**Exercise 1:**
Can you switch "separation" to "gap" in the records, starting at the first line and ending at the line that contains "the point at 427,315 <", and give those lines back with nothing else changed?

□ □ □ □ □ □ □

I'm a bit torn here. On the one hand, this sounds like it has a high probability of doing exactly what unit tests shouldn't do: pass on one run and fail on another.

On the other hand, the fact that it would fail at all would help you see that you have a bug. Something you might not have caught before.


These aren't unit tests, they're generative tests. They're used for different things. Unit tests make assertions about how a program responds to a specific input. Generative tests make assertions about invariants in a program over a wide range of inputs.

The workflow for using them is very different. A unit test suite contains a finite number of assertions and, assuming no bugs, should run in a relatively small (or at least bounded) amount of time. A generative test, however, usually can run forever _by design_.

A typical workflow is to start a run overnight and see if it caught anything in the morning. If the generative suite finds any bugs, you turn the specific cases that caused the failures into unit tests and commit them.




So is generative testing the same thing as fuzzing?


Fuzzing: "The program is then monitored for exceptions such as crashes, or failing built-in code assertions or for finding potential memory leak"

□ □ □ □ □ □ □

**Exercise 2:**
Could you repeat the passage on generative testing word for word, starting at "I'm a bit torn" and ending at "range of inputs."?

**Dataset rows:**
□ □ □ □ □ □ □

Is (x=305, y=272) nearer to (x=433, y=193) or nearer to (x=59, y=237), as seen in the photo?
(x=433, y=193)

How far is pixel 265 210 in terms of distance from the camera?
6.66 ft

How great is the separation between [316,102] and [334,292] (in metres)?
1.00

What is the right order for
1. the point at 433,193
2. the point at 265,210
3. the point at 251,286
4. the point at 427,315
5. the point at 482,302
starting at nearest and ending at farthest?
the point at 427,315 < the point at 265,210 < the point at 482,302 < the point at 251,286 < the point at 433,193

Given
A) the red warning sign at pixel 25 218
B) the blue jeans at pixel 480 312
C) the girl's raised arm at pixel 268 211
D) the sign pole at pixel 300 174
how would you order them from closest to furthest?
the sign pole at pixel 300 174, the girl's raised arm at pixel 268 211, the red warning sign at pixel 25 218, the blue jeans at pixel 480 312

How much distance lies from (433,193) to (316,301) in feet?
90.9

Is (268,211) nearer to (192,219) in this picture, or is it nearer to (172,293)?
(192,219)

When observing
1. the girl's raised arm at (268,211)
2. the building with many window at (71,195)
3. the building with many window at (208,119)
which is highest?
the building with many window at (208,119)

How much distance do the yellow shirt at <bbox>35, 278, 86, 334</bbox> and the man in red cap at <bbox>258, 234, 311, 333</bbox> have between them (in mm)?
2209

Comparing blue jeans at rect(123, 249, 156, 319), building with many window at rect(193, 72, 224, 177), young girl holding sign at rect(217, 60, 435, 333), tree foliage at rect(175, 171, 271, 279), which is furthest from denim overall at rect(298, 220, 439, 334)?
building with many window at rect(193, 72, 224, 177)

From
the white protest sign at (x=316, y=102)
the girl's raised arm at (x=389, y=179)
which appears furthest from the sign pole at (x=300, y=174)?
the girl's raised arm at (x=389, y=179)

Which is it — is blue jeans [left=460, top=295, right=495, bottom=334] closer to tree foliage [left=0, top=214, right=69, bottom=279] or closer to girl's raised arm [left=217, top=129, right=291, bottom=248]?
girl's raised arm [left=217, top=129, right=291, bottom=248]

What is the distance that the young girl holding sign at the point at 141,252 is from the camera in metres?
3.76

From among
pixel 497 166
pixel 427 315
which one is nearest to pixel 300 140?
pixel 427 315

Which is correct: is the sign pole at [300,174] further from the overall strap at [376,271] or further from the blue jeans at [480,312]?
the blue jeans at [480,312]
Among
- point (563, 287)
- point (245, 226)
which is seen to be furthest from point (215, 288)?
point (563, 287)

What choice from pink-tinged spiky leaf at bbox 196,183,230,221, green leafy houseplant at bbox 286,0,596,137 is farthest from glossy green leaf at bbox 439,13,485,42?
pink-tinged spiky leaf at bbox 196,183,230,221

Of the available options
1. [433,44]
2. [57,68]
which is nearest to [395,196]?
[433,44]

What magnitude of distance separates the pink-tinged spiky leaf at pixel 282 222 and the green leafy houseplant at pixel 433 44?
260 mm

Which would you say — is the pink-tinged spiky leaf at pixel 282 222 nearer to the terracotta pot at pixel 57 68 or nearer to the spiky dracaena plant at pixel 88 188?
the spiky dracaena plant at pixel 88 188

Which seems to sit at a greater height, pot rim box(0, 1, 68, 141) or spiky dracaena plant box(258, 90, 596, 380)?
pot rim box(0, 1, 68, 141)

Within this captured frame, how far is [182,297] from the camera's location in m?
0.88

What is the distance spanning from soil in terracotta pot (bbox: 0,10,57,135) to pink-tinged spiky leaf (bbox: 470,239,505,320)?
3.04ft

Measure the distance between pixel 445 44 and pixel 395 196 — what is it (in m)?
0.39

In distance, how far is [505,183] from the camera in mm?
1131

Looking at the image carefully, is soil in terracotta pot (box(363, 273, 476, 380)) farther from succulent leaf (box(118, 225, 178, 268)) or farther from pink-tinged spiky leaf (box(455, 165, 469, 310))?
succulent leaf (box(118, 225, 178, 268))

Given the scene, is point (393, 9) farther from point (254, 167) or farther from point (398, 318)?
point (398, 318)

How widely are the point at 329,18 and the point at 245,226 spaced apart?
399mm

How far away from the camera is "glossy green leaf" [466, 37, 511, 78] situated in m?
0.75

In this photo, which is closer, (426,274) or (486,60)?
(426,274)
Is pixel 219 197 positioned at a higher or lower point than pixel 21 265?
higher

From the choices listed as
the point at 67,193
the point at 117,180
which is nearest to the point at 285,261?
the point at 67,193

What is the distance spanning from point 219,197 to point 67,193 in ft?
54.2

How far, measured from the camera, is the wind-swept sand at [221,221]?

□ □ □ □ □ □ □

**Complete response 1:**
Is (x=305, y=272) nearer to (x=433, y=193) or nearer to (x=59, y=237), as seen in the photo?
(x=433, y=193)

How far is pixel 265 210 in terms of distance from the camera?
6.66 ft

How great is the gap between [316,102] and [334,292] (in metres)?
1.00

What is the right order for
1. the point at 433,193
2. the point at 265,210
3. the point at 251,286
4. the point at 427,315
5. the point at 482,302
starting at nearest and ending at farthest?
the point at 427,315 < the point at 265,210 < the point at 482,302 < the point at 251,286 < the point at 433,193

**Complete response 2:**
I'm a bit torn here. On the one hand, this sounds like it has a high probability of doing exactly what unit tests shouldn't do: pass on one run and fail on another.

On the other hand, the fact that it would fail at all would help you see that you have a bug. Something you might not have caught before.


These aren't unit tests, they're generative tests. They're used for different things. Unit tests make assertions about how a program responds to a specific input. Generative tests make assertions about invariants in a program over a wide range of inputs.